А есть ли у вас какие-то предложения для обустройства городской среды, для Москвы например? Какой вы нашли столицу, когда вернулись?
Я вижу проблемы Москвы – точечную застройку, бесконечную перекладку плитки, но вижу и то, как она похорошела. Первое, что я мог бы предложить как дизайнер-транспортник касается троллейбусов. Я часто наблюдаю, как днем неповоротливые ЗИУвские динозавры перевозят одну-две старушки, занимая половину проезжей части. А можно было бы сделать такой компактный кубик, вдвое меньше размером, но пустить его чаще. Вообще, я считаю, что электрического транспорта в городе должно быть больше.
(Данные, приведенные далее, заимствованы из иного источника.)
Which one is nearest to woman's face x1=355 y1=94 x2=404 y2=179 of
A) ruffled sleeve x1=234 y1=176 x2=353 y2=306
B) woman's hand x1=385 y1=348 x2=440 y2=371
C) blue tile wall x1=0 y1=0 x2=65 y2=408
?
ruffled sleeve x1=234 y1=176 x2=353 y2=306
Еще у нас, на территории МИСиСа, есть 10 га земли – между Ленинским проспектом и Парком Горького. Их можно было бы превратить в креативный сад, соединив экологическую и технологические составляющие. Создать ландшафт по образцу японских садов – в этом нас может поддержать сообщество японских высокотехнологичных компаний, разместить в нем шоу-румы инновационной продукции и лаборатории. Парк Горького нас в этом поддерживает, но нужна и поддержка города. И есть идея создания вертикальной парковки, которая разгрузила бы двор МИСиСа, вечно забитый машинами.
Вы не жалеете о том, что оставили успешную карьеру дизайнера за границей? Столкновение с российскими реалиями не разочаровало вас?
Я вижу в России гораздо больше возможностей, чем на Западе, где многое уже сделано. Нам нужно вновь привести эту территорию с ее колоссальными богатствами к процветанию. И я приехал, чтобы возвратить наши отечественные компании к прибылям. Надо просто прекратить ныть, как все плохо, предлагать конкретные вещи и много работать.